DIÁRIO DE QUEM ESTÁ PRA MORRER (fragmentos)

Acho que estou perdendo a gravidade, às vezes sinto que meus pés estão flutuando dentro dos sapatos. A borracha da sola é que está presa a terra, como um peso, uma âncora que não permite que o navio adentre o mar a caminho do horizonte. Minhas pernas apenas aparentam estarem pesadas, na verdade são como pilastras de vento fincadas na areia.

Estou me sentindo um estrangeiro, um peixe fora d’água, desconfortável com o oxigênio, um homem metido em calças curtas saindo do pub segurando um álbum de figurinhas e um copo de Martini. A cada esquina um surto, uma topada, uma risada fora de hora, uma rasteira. Alguém me chama da janela, mas não há luz no poste da rua, não há lua boiando no céu estrelado da minha cidade, não há ninguém me chamando da janela, é só o ruído da cama denunciando uma traição.

Agora estou chegando em algum lugar onde as pessoas me cumprimentam, seus rostos rechonchudos não me lembram nada. Como uma resposta sem pergunta, vou passando por ali como uma peça que passa pelo último estágio de sua fabricação.
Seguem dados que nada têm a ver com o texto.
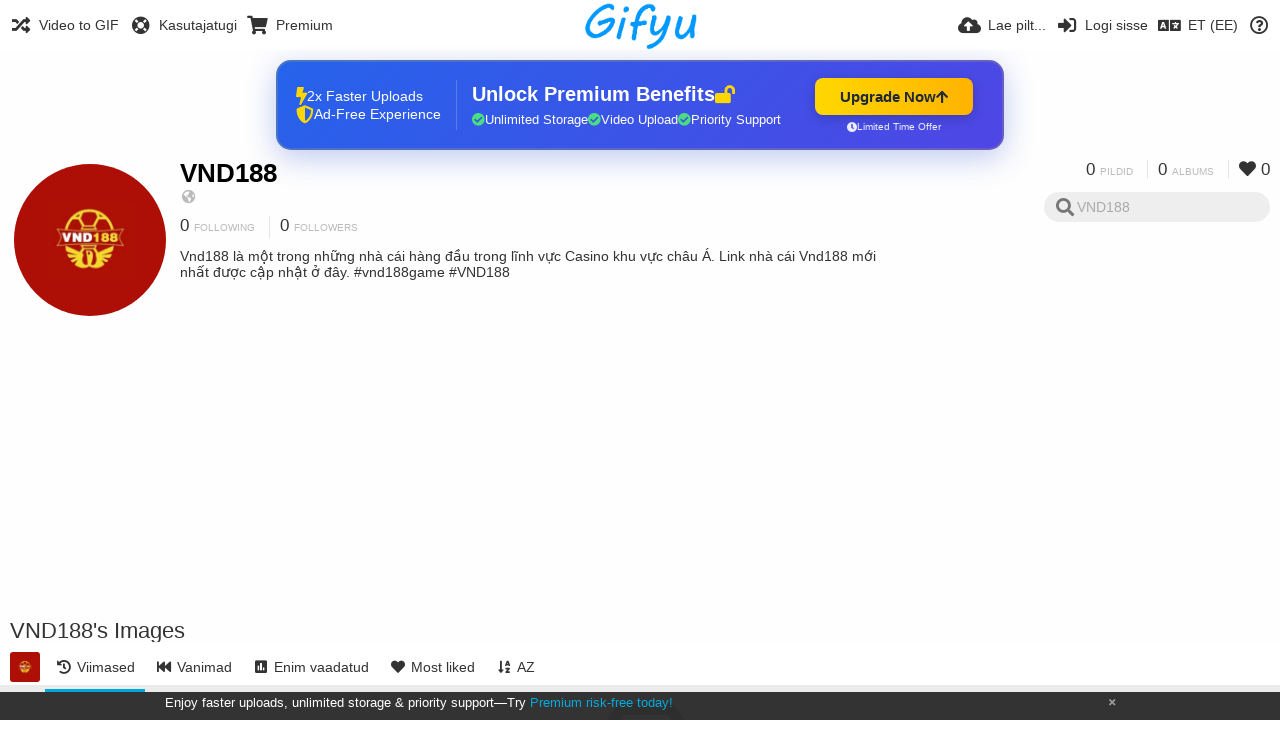

--- FILE ---
content_type: text/html; charset=utf-8
request_url: https://www.google.com/recaptcha/api2/aframe
body_size: 267
content:
<!DOCTYPE HTML><html><head><meta http-equiv="content-type" content="text/html; charset=UTF-8"></head><body><script nonce="zahN-dS48sRH6KufQXgebA">/** Anti-fraud and anti-abuse applications only. See google.com/recaptcha */ try{var clients={'sodar':'https://pagead2.googlesyndication.com/pagead/sodar?'};window.addEventListener("message",function(a){try{if(a.source===window.parent){var b=JSON.parse(a.data);var c=clients[b['id']];if(c){var d=document.createElement('img');d.src=c+b['params']+'&rc='+(localStorage.getItem("rc::a")?sessionStorage.getItem("rc::b"):"");window.document.body.appendChild(d);sessionStorage.setItem("rc::e",parseInt(sessionStorage.getItem("rc::e")||0)+1);localStorage.setItem("rc::h",'1763260205917');}}}catch(b){}});window.parent.postMessage("_grecaptcha_ready", "*");}catch(b){}</script></body></html>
Depois está pronta para o selo e embalagem.

Olho por baixo de um muro flutuante e atravesso a fronteira, estou em outro instante, ouço o silêncio de um instrumento encostado; toco no vazio de uma respiração tranqüila; vejo a beleza colorida do escuro; sinto o aroma das sementes de sândalo sob a terra; mastigo o lado doce do oceano.

Os cadarços de meus sapatos retrocedem seus últimos movimentos e vão recuando entre os furos, aliviando o peso e vou ganhando altura. Os edifícios pastam nas avenidas, as ruas são como serpentes sufocando as casas e os homens se ocupam do medo de não estarem ocupados em coisas banais. Sou envolvido por um bando de pássaros que migram rumo ao norte para reproduzir e criar seus filhotes. Acho boa a ideia e começo a longa viagem.